→ **QUOTED PASSAGE**:
§

A forensic officer branded the decision to pay up ‘madness’ after the attack hit the NHS in what the UK and US said was a hit masterminded by North Korea 

The payment, to a third party, was approved by the school’s Chair of Governors Dennis Southwell.

The cyber attack, which occurred at the end of April last year, left teachers and pupils unable to access work.

Only some of the student’s work was recovered. Phil Butler, former police officer and cyber crime expect at Roxburgh Forensics, said submitting to the ransom left the school vulnerable and pointed out that both the UK and US blamed North Korea for the attack.

‘It’s madness really to start paying out to criminals who claim to have hacked your system because you’re exposing yourself to a whole world of pain,’ he said.

‘Essentially you are becoming an easy target for future attacks. And not only that, your encouraging further criminality you’re actually facilitating potential money laundering and it’s just madness essentially.

§

For each statement, answer yes or no according to the ransom report above and quote the words from it that decide the answer. (a) The school's Chair of Governors approved the payment. (b) All of the students' work was recovered after the attack. (c) Phil Butler said that paying would make the school an easy target for future attacks.

→ **AVAILABLE DATA**:
§

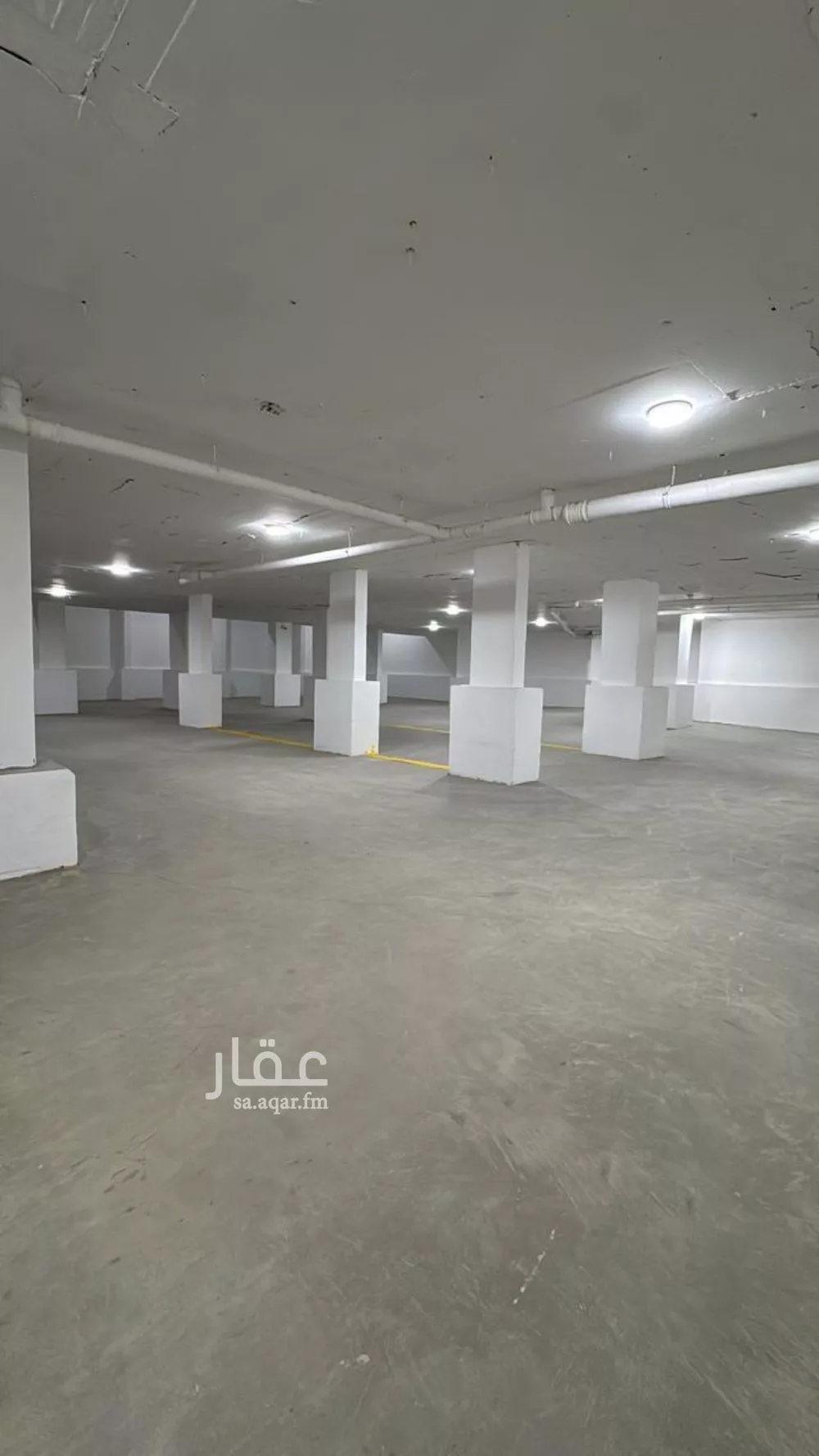 شقة 1 غرف في الملقا 12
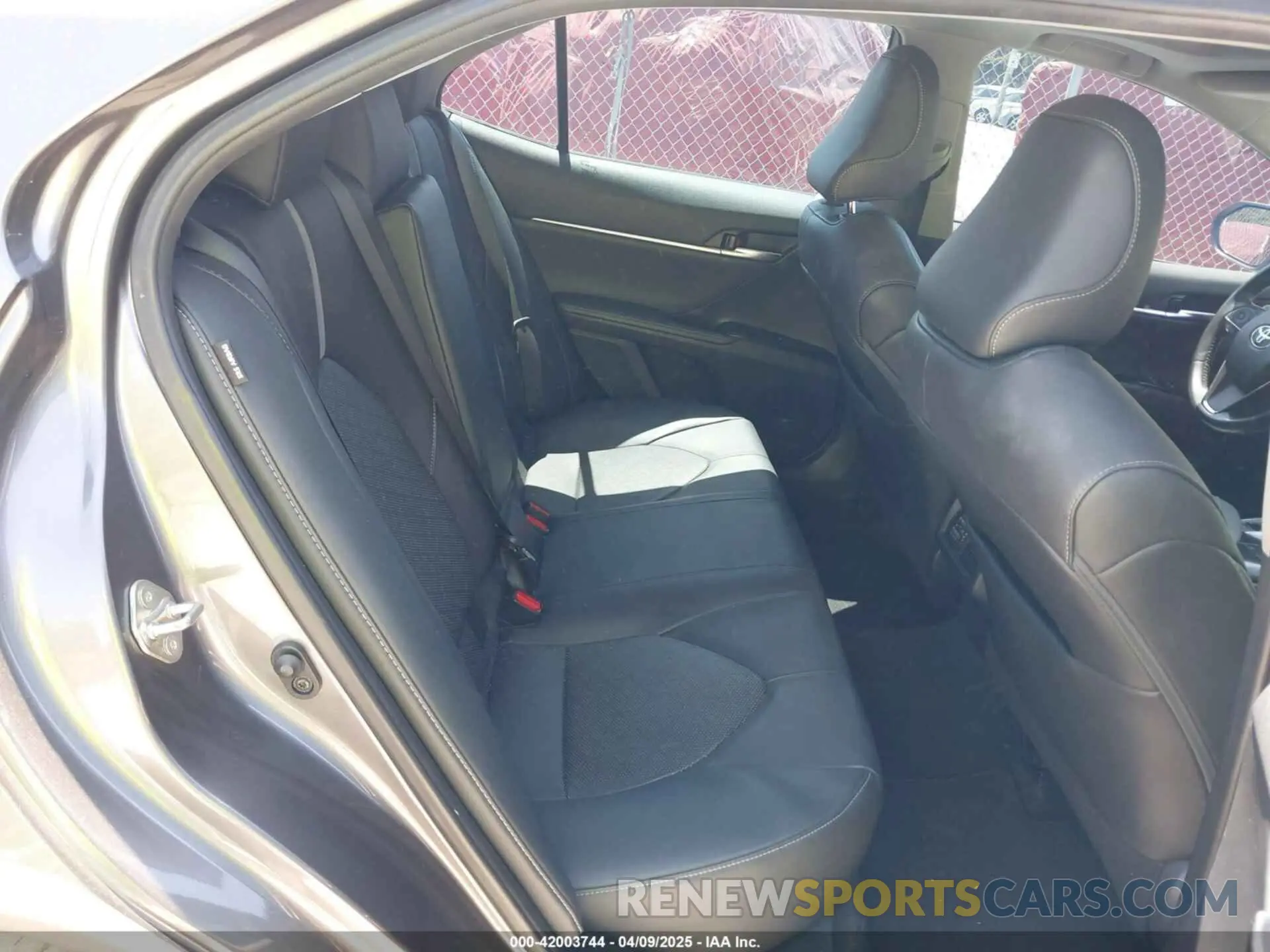 8 fotografías del automóvil dañado 4T1K61AK4LU504704 TOYOTA CAMRY 2020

§

→ **ANSWER TO THIS EXERCISE**:
(a) Yes: "The payment, to a third party, was approved by the school’s Chair of Governors Dennis Southwell."
(b) No: "Only some of the student’s work was recovered."
(c) Yes: "Essentially you are becoming an easy target for future attacks."